● Written task 1
Format every line of the dataset entries below as a single numbered list, leaving out the blank lines.

● Text to read
────
But the state mining records do not indicate that Edgewater-Coaldale was closed in 1928, only that "no book" was kept for that year. There is no indication in the record what, if anything, is to be concluded from that. Even the testimony of those on whom appellees rely indicates that the plant was open that year; at any rate, even if the plant was closed in 1928, this would not explain why credit was not awarded for 1929. As for the "contradictory" testimony of Messrs. Bartley, Blanton, and Williams, there clearly does not seem to be here evidence substantial enough to override the other testimony of these and the additional witnesses relied on by appellant. Bartley stated, "I didn't work with him, but we worked the same mine (from) ... (b)ack in the twenties, up til 1933."33 The "refutation" is from the summary by the hearing officer: "In regard to Coaldale, Mr. Bartley stated that he went to work at Coaldale and worked there until it shut down March 29, 1929, but had no recollection of appellant working there," and "Mr. Bartley further stated that he never knew of appellant at Coaldale ...."34 At most, this might discount Bartley's statement that he and Maggard had worked "in the same mine ... up til 1933," but it is hard to see how Bartley's nonrecollection could reasonably be taken as proof that Maggard did not work at Coaldale, refuting the affirmative testimony of other witnesses.
Appellees state that "Blanton testified that he worked at Edgewater-Coaldale until it shut down in 1929, and that Maggard had not worked there ...."35 But the complete hearing transcript indicates that this is a gross oversimplication:
EXAMINER : OK. Did (Maggard) work there (at Edgewater-Coaldale) with you?
MR. BL.: No, not that I remember. See there were an awful lot of men working in the mines at that time. They were crowded. One ... (non-transcribable) ... would have as high as 60 coal loaders and you couldn't keep counting them, some would go to work before others did, you know. Be such a crowd, why you wouldn't pay any attention.
EXAMINER : OK. Did you work with (Maggard) any more after (1927)? Did you have any knowledge of where (Maggard) worked after that time?
MR. BL.: No ... I don't remember.
────
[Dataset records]
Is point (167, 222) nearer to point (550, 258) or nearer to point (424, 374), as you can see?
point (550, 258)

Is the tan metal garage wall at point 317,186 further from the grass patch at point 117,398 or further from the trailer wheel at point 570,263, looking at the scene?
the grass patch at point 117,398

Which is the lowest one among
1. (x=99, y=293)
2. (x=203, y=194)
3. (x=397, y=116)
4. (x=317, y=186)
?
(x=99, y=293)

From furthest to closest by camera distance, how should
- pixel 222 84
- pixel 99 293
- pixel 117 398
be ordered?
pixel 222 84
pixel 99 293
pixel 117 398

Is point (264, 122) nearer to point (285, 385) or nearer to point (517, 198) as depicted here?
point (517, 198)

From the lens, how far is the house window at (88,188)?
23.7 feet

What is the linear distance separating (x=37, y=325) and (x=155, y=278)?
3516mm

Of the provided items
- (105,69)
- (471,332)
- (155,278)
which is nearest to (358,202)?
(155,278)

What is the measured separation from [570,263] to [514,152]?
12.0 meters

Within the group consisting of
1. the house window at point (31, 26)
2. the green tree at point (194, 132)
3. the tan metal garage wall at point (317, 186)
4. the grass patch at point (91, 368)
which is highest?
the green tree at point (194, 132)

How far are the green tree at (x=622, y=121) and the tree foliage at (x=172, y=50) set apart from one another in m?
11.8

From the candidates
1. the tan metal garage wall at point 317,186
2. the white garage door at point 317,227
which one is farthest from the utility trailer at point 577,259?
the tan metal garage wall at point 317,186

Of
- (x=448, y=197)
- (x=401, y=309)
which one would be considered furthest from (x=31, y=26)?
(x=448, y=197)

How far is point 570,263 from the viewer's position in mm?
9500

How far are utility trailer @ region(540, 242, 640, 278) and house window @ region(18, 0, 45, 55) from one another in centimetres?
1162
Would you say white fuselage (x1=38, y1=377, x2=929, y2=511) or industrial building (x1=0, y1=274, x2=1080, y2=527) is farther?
────
● Written task 2
Summarize the passage on the Edgewater-Coaldale testimony in two sentences.

● Written reply 1
1. Is point (167, 222) nearer to point (550, 258) or nearer to point (424, 374), as you can see?
2. point (550, 258)
3. Is the tan metal garage wall at point 317,186 further from the grass patch at point 117,398 or further from the trailer wheel at point 570,263, looking at the scene?
4. the grass patch at point 117,398
5. Which is the lowest one among
6. 1. (x=99, y=293)
7. 2. (x=203, y=194)
8. 3. (x=397, y=116)
9. 4. (x=317, y=186)
10. ?
11. (x=99, y=293)
12. From furthest to closest by camera distance, how should
13. - pixel 222 84
14. - pixel 99 293
15. - pixel 117 398
16. be ordered?
17. pixel 222 84
18. pixel 99 293
19. pixel 117 398
20. Is point (264, 122) nearer to point (285, 385) or nearer to point (517, 198) as depicted here?
21. point (517, 198)
22. From the lens, how far is the house window at (88,188)?
23. 23.7 feet
24. What is the linear distance separating (x=37, y=325) and (x=155, y=278)?
25. 3516mm
26. Of the provided items
27. - (105,69)
28. - (471,332)
29. - (155,278)
30. which is nearest to (358,202)?
31. (155,278)
32. What is the measured separation from [570,263] to [514,152]?
33. 12.0 meters
34. Within the group consisting of
35. 1. the house window at point (31, 26)
36. 2. the green tree at point (194, 132)
37. 3. the tan metal garage wall at point (317, 186)
38. 4. the grass patch at point (91, 368)
39. which is highest?
40. the green tree at point (194, 132)
41. How far are the green tree at (x=622, y=121) and the tree foliage at (x=172, y=50) set apart from one another in m?
42. 11.8
43. From the candidates
44. 1. the tan metal garage wall at point 317,186
45. 2. the white garage door at point 317,227
46. which one is farthest from the utility trailer at point 577,259?
47. the tan metal garage wall at point 317,186
48. Of
49. - (x=448, y=197)
50. - (x=401, y=309)
51. which one would be considered furthest from (x=31, y=26)?
52. (x=448, y=197)
53. How far is point 570,263 from the viewer's position in mm?
54. 9500
55. How far are utility trailer @ region(540, 242, 640, 278) and house window @ region(18, 0, 45, 55) from one another in centimetres?
56. 1162
57. Would you say white fuselage (x1=38, y1=377, x2=929, y2=511) or industrial building (x1=0, y1=274, x2=1080, y2=527) is farther?

● Written reply 2
The state mining records show only that no book was kept for Edgewater-Coaldale in 1928, not that it was closed, and even a 1928 closure would not explain why credit was not awarded for 1929. Bartley's nonrecollection cannot reasonably be taken as proof that Maggard did not work at Coaldale, and the complete hearing transcript shows that appellees' account of Blanton's testimony is a gross oversimplification.